Task goal: Lines before the one containing "In the photo presented" are left out; copy that line and every later line through the end of the data exactly.
#### Data entries
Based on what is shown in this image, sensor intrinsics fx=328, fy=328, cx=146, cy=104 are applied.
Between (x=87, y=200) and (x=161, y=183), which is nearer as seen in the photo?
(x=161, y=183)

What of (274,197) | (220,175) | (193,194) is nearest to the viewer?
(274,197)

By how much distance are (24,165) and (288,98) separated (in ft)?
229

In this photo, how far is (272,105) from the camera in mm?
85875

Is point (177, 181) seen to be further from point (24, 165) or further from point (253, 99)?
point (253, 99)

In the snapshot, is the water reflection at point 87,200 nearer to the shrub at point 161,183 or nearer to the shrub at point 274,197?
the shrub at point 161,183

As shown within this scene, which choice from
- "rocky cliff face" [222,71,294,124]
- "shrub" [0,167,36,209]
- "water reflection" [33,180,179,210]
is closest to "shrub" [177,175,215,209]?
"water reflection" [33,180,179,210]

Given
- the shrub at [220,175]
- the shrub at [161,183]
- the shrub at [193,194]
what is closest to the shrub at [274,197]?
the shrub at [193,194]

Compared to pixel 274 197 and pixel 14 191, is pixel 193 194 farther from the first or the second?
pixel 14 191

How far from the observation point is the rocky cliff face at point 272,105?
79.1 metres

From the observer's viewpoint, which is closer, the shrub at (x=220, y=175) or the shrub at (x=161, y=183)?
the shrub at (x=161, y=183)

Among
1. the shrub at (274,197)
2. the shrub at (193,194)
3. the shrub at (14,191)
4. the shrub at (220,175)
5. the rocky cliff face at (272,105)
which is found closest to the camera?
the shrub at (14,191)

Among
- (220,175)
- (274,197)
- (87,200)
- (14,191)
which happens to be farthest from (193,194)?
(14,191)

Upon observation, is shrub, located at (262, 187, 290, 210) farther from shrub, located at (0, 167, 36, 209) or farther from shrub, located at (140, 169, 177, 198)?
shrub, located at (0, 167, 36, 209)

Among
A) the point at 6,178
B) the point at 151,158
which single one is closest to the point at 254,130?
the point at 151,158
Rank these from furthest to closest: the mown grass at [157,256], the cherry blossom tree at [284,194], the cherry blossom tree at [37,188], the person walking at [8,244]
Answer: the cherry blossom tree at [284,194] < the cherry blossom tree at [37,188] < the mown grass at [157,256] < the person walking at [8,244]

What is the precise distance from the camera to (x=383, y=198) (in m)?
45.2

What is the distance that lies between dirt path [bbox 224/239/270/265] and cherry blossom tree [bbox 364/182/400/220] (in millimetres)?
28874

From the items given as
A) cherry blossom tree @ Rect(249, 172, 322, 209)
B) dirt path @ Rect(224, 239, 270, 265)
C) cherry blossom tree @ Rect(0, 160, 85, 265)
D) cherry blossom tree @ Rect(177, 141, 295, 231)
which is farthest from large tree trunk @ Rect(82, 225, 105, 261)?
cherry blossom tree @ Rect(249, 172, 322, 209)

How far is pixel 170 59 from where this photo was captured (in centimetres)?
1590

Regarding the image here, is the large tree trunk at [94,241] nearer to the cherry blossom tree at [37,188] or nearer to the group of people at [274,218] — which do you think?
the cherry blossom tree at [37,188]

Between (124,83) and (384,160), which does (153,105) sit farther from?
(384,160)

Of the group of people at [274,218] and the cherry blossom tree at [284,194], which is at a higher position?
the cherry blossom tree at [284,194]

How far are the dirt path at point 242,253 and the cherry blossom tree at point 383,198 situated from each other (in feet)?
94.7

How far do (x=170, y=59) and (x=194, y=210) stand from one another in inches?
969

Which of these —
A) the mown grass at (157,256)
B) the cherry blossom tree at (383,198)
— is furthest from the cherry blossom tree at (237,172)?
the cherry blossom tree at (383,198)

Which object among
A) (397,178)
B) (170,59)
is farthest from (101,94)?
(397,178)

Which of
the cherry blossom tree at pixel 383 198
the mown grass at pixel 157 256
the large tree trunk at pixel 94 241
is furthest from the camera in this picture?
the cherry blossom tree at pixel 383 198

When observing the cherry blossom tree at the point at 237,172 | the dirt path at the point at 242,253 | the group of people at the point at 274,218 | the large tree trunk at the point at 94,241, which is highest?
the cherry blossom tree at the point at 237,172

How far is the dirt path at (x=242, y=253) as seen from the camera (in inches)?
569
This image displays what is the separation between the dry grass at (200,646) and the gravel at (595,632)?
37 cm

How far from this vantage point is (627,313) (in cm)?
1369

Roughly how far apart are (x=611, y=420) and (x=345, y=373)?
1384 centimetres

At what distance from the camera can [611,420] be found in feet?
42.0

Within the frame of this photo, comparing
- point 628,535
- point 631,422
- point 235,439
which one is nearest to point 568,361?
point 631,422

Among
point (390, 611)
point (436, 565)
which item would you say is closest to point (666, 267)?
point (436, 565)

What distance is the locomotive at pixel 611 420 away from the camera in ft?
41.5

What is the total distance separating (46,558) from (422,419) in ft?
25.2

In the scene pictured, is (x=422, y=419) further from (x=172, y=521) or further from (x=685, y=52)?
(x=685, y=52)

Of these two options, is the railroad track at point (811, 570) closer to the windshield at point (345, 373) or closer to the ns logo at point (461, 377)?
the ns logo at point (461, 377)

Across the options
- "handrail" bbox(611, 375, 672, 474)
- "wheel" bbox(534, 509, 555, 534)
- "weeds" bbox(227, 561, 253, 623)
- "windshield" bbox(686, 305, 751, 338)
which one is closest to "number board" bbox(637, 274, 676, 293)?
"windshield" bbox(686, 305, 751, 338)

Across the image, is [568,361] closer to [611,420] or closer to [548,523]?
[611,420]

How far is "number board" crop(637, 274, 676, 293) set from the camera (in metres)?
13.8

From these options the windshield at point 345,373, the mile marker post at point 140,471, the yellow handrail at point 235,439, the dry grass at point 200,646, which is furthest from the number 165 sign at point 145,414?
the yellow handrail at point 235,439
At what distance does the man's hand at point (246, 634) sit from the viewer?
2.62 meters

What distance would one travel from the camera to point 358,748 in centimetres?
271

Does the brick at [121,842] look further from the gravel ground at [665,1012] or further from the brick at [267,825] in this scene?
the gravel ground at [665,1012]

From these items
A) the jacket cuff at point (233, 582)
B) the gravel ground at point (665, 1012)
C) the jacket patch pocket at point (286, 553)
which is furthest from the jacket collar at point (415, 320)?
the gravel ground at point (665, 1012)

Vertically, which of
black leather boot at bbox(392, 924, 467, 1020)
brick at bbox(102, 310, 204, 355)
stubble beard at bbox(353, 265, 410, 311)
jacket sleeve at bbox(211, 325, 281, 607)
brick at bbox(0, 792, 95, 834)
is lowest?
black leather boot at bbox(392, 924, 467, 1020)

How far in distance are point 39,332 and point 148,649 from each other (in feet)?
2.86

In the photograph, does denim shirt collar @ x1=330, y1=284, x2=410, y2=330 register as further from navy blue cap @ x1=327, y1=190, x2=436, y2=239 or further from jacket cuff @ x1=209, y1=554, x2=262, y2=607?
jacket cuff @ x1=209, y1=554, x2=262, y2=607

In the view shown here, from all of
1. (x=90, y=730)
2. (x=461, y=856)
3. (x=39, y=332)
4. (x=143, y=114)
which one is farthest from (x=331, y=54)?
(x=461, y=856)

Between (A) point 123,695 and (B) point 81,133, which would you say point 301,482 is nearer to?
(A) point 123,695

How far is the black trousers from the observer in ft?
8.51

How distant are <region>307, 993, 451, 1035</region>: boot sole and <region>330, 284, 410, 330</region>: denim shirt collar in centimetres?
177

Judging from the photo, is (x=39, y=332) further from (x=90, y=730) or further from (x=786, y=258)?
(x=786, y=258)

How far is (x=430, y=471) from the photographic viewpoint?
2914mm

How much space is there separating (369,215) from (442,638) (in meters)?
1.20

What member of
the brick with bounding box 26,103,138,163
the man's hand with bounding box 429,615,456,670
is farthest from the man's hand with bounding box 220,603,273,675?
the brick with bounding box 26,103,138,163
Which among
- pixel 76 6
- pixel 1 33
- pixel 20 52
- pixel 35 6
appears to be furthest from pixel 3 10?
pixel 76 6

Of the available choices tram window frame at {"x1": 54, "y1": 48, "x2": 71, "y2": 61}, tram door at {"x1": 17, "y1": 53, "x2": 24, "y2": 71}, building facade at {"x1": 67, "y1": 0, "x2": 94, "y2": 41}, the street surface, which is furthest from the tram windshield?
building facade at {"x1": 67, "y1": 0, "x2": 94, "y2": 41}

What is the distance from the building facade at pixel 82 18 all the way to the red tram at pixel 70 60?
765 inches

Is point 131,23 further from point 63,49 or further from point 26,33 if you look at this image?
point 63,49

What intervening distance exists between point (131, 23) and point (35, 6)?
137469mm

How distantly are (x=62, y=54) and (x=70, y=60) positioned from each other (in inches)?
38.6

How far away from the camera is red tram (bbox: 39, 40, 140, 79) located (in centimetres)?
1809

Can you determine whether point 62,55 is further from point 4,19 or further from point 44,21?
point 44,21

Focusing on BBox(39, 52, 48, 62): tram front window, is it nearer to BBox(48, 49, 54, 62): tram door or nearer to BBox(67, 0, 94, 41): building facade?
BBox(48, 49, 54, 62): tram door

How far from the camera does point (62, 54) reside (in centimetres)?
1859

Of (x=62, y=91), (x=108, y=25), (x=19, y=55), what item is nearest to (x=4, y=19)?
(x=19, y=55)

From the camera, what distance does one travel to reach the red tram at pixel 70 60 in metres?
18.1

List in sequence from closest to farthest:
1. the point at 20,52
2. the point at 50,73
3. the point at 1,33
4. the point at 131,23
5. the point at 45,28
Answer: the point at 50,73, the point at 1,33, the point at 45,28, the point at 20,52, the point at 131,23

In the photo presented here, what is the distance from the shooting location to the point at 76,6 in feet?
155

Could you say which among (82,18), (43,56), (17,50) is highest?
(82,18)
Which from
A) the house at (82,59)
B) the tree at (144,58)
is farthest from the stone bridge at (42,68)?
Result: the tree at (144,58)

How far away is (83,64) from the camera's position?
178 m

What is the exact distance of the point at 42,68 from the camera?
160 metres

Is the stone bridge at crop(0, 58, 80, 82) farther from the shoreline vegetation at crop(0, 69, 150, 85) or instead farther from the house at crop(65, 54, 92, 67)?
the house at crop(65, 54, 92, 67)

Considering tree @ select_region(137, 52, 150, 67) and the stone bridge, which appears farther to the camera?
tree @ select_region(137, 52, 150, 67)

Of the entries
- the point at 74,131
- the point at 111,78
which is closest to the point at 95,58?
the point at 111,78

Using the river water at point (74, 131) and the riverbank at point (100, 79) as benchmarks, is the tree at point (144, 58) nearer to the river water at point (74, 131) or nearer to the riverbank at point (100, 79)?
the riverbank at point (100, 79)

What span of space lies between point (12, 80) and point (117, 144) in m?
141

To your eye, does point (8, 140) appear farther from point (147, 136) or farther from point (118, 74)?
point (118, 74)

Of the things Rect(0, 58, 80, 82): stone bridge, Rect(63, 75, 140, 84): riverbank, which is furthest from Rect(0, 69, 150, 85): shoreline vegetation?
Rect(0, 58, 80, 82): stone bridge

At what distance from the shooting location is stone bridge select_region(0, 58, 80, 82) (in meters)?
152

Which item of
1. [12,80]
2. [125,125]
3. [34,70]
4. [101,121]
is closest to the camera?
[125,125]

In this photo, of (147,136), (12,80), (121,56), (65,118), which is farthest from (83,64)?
########
Output for this task:
In the photo presented here, what is the distance from the shooting location to the point at 76,6 in feet?
155

Could you say which among (82,18), (43,56), (17,50) is highest?
(82,18)
Which from
A) the house at (82,59)
B) the tree at (144,58)
is farthest from the stone bridge at (42,68)?
Result: the tree at (144,58)

How far away is (83,64) from the camera's position?
178 m

What is the exact distance of the point at 42,68 from the camera?
160 metres

Is the stone bridge at crop(0, 58, 80, 82) farther from the shoreline vegetation at crop(0, 69, 150, 85) or instead farther from the house at crop(65, 54, 92, 67)?
the house at crop(65, 54, 92, 67)

Considering tree @ select_region(137, 52, 150, 67) and the stone bridge, which appears farther to the camera?
tree @ select_region(137, 52, 150, 67)

Of the entries
- the point at 74,131
- the point at 111,78
which is closest to the point at 95,58?
the point at 111,78

Using the river water at point (74, 131) and the riverbank at point (100, 79) as benchmarks, is the tree at point (144, 58) nearer to the river water at point (74, 131) or nearer to the riverbank at point (100, 79)?
the riverbank at point (100, 79)

What span of space lies between point (12, 80) and point (117, 144) in m?
141

To your eye, does point (8, 140) appear farther from point (147, 136) or farther from point (118, 74)?
point (118, 74)

Of the things Rect(0, 58, 80, 82): stone bridge, Rect(63, 75, 140, 84): riverbank, which is furthest from Rect(0, 69, 150, 85): shoreline vegetation?
Rect(0, 58, 80, 82): stone bridge

At what distance from the shooting location is stone bridge select_region(0, 58, 80, 82) (in meters)?
152

Which item of
1. [12,80]
2. [125,125]
3. [34,70]
4. [101,121]
is closest to the camera?
[125,125]

In this photo, of (147,136), (12,80), (121,56), (65,118), which is farthest from (83,64)?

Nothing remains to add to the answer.